演者 福栄 亮介(東京慈恵会医科大学附属柏病院 消化器・肝臓内科)
共同演者 湯川 豊一(東京慈恵会医科大学附属柏病院 消化器・肝臓内科), 月永 真太郎(東京慈恵会医科大学附属柏病院 消化器・肝臓内科), 梶原 幹生(東京慈恵会医科大学附属柏病院 消化器・肝臓内科), 小林 亮太(東京慈恵会医科大学附属柏病院 消化器・肝臓内科), 高見 信一郎(東京慈恵会医科大学附属柏病院 消化器・肝臓内科), 小林 寛子(東京慈恵会医科大学附属柏病院 消化器・肝臓内科), 伊藤 善翔(東京慈恵会医科大学附属柏病院 消化器・肝臓内科), 松本 喜弘(東京慈恵会医科大学附属柏病院 消化器・肝臓内科), 高倉 一樹(東京慈恵会医科大学附属柏病院 消化器・肝臓内科), 小田原 俊一(東京慈恵会医科大学附属柏病院 消化器・肝臓内科), 内山 幹(東京慈恵会医科大学附属柏病院 消化器・肝臓内科), 小井戸 薫雄(東京慈恵会医科大学附属柏病院 消化器・肝臓内科), 斎藤 恵介(東京慈恵会医科大学附属柏病院 内視鏡部), 小山 誠太(東京慈恵会医科大学附属柏病院 内視鏡部), 安達 世(東京慈恵会医科大学附属柏病院 内視鏡部), 今津 博雄(東京慈恵会医科大学附属柏病院 内視鏡部), 荒川 廣志(東京慈恵会医科大学附属柏病院 内視鏡部), 大草 敏史(東京慈恵会医科大学附属柏病院 消化器・肝臓内科), 田尻 久雄(東京慈恵会医科大学 内科学講座 消化器・肝臓内科)
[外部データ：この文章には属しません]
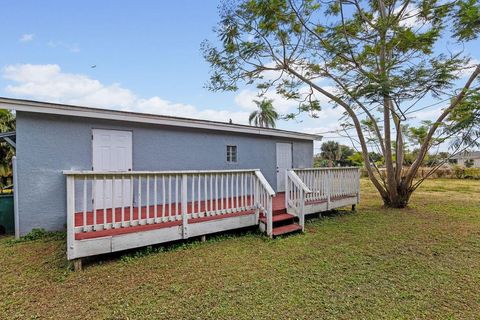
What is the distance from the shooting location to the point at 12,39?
300 inches

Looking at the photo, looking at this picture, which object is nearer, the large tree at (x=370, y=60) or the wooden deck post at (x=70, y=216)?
the wooden deck post at (x=70, y=216)

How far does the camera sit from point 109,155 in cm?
553

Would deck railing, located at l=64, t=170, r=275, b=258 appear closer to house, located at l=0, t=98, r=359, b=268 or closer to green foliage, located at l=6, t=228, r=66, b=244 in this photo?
house, located at l=0, t=98, r=359, b=268

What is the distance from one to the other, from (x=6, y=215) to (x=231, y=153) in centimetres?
560

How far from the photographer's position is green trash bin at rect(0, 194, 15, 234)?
5145 millimetres

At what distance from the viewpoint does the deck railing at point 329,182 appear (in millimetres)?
6180

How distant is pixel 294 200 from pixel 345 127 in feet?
15.5

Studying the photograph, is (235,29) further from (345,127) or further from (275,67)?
(345,127)

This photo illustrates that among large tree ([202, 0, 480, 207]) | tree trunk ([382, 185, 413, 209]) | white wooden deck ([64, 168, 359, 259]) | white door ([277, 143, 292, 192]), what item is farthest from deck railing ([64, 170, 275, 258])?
tree trunk ([382, 185, 413, 209])

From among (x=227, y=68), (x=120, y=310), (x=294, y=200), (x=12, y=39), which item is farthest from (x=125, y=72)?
(x=120, y=310)

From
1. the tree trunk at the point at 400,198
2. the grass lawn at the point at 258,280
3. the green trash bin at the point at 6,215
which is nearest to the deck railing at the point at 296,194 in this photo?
the grass lawn at the point at 258,280

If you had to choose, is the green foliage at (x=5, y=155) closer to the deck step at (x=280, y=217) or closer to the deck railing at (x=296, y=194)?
the deck step at (x=280, y=217)

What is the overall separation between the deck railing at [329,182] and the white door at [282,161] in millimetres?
2457

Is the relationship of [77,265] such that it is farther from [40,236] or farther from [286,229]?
[286,229]
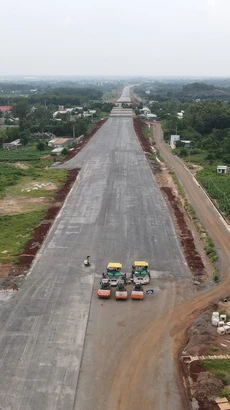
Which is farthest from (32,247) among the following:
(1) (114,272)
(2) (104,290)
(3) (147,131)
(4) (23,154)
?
(3) (147,131)

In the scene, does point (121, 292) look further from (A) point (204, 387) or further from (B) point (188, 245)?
(B) point (188, 245)

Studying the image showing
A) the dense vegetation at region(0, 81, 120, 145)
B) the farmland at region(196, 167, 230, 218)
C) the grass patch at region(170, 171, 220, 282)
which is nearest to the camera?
the grass patch at region(170, 171, 220, 282)

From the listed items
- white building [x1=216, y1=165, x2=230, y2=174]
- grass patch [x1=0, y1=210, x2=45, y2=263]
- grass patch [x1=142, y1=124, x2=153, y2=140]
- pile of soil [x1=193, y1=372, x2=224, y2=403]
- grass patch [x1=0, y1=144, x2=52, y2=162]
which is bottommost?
grass patch [x1=142, y1=124, x2=153, y2=140]

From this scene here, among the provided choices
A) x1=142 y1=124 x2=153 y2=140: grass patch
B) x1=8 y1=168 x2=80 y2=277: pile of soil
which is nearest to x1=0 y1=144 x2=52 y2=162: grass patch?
x1=8 y1=168 x2=80 y2=277: pile of soil

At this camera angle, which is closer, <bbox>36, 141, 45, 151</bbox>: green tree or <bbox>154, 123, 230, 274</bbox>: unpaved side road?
<bbox>154, 123, 230, 274</bbox>: unpaved side road

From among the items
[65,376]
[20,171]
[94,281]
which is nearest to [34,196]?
[20,171]

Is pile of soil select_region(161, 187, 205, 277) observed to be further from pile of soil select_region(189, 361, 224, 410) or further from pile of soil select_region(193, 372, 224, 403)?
pile of soil select_region(193, 372, 224, 403)
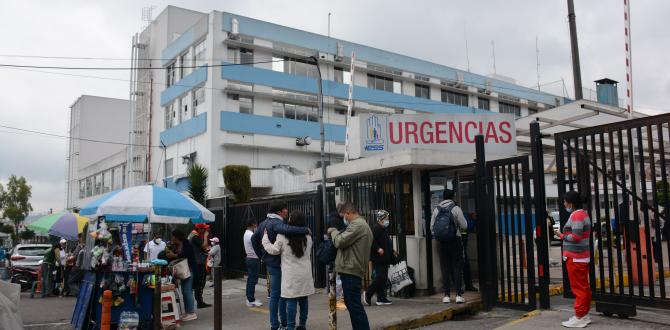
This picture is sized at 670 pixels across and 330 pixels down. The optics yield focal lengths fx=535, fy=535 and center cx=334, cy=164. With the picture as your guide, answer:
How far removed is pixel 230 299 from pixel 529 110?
136 feet

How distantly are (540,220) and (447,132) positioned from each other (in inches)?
116

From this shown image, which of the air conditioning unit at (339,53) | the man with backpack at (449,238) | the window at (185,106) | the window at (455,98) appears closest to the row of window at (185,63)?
the window at (185,106)

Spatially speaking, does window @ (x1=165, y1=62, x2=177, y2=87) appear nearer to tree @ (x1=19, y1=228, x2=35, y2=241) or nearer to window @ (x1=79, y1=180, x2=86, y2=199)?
tree @ (x1=19, y1=228, x2=35, y2=241)

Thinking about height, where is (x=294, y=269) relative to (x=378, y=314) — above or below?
above

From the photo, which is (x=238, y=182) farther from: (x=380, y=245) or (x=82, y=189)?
(x=82, y=189)

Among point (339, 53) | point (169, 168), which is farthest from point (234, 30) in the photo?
point (169, 168)

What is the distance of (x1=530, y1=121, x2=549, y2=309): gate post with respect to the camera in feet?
24.9

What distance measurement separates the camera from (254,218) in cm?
1509

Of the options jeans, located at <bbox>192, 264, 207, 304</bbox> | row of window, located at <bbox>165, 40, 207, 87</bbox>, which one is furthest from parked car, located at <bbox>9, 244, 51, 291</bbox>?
row of window, located at <bbox>165, 40, 207, 87</bbox>

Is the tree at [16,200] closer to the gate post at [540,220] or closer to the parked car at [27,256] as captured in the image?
the parked car at [27,256]

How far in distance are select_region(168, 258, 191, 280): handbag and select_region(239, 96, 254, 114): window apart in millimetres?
23560

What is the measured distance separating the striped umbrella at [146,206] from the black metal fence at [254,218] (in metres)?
3.14

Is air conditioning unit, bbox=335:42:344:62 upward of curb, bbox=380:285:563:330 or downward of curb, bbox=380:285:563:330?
upward

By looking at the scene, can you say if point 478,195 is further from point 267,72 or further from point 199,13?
point 199,13
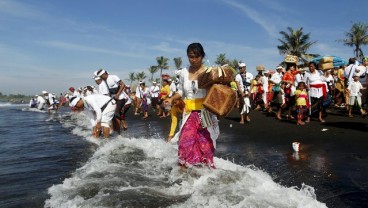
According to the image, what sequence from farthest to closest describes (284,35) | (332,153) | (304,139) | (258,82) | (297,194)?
Answer: (284,35), (258,82), (304,139), (332,153), (297,194)

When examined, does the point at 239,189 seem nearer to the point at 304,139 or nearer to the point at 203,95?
the point at 203,95

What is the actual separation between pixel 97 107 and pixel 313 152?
4.90m

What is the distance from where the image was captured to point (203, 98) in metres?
4.87

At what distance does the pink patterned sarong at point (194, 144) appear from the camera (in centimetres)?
487

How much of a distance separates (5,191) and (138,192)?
2106 mm

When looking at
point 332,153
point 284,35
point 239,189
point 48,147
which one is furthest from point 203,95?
point 284,35

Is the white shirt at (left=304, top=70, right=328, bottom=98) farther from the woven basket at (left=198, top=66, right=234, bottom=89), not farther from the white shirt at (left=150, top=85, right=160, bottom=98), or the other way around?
the white shirt at (left=150, top=85, right=160, bottom=98)

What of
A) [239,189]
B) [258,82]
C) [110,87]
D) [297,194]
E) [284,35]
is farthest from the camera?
[284,35]

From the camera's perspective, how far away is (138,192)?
4461 millimetres

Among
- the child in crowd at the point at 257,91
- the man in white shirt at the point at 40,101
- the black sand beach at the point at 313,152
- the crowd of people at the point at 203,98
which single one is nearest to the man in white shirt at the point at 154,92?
the crowd of people at the point at 203,98

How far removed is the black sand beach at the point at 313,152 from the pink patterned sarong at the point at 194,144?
3.92 feet

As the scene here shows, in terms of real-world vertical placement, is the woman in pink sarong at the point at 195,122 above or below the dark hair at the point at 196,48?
below

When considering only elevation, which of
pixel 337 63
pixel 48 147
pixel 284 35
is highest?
pixel 284 35

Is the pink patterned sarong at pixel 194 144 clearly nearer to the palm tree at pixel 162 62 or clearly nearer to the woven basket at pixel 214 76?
the woven basket at pixel 214 76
抄録 【目的】傍乳頭部に存在する十二指腸憩室(juxtapapillary duodenal diverticula; JPDD)は、しばしば遭遇するものの症状に乏しく、臨床上看過されることが多いが、まれにこの憩室により重篤な膵ないし胆道症状を惹起することが報告されている。今回我々はJPDDにより惹起されたと考えられる繰り返す急性胆管炎および膵炎の症例を経験した。【症例】60歳、女性。常習飲酒歴なし。上腹部痛を主訴に近医を受診、胃薬の投薬を受けるも症状の改善がないため当科外来を受診となった。受診時TBil 3.7 mg/dL、ALP 508 U/L、GGT 477 U/L、Amy 826 U/L、CRP 6.8 mg/dLと黄疸と胆道系優位の肝障害、膵酵素の上昇を認め、急性胆管炎および膵炎の診断で緊急入院となった。入院後のMRIや超音波内視鏡などを施行するも胆嚢内及び総胆管に明らかな結石像や腫瘤像を指摘できず、一方でJPDDを認め、総胆管の通過結石あるいはJPDDに伴うLemmel症候群と考えた。保存的な治療により軽快、退院となったが、退院3ヶ月後に腹痛の再燃のため当院救急外来を受診、同様の所見を認めて再入院となった。再度諸検査を行うも、初回と同様、胆道系に明らかな結石は見られず、Lemmel症候群と診断した。2回目の入院時も保存的加療で症状は軽快、退院となり、現在外来にて慎重に経過観察中である。【考案】JPDDが膵胆道系に及ぼす機序として、憩室による機械的圧迫や乳頭炎、括約筋機能不全による逆流、さらに逆流に伴う上向性感染の関与などが挙げられるが、いまだ明らかな結論は得られていない。今回我々は胆管炎および膵炎を繰り返す示唆に富むLemmel症候群の1例を経験した。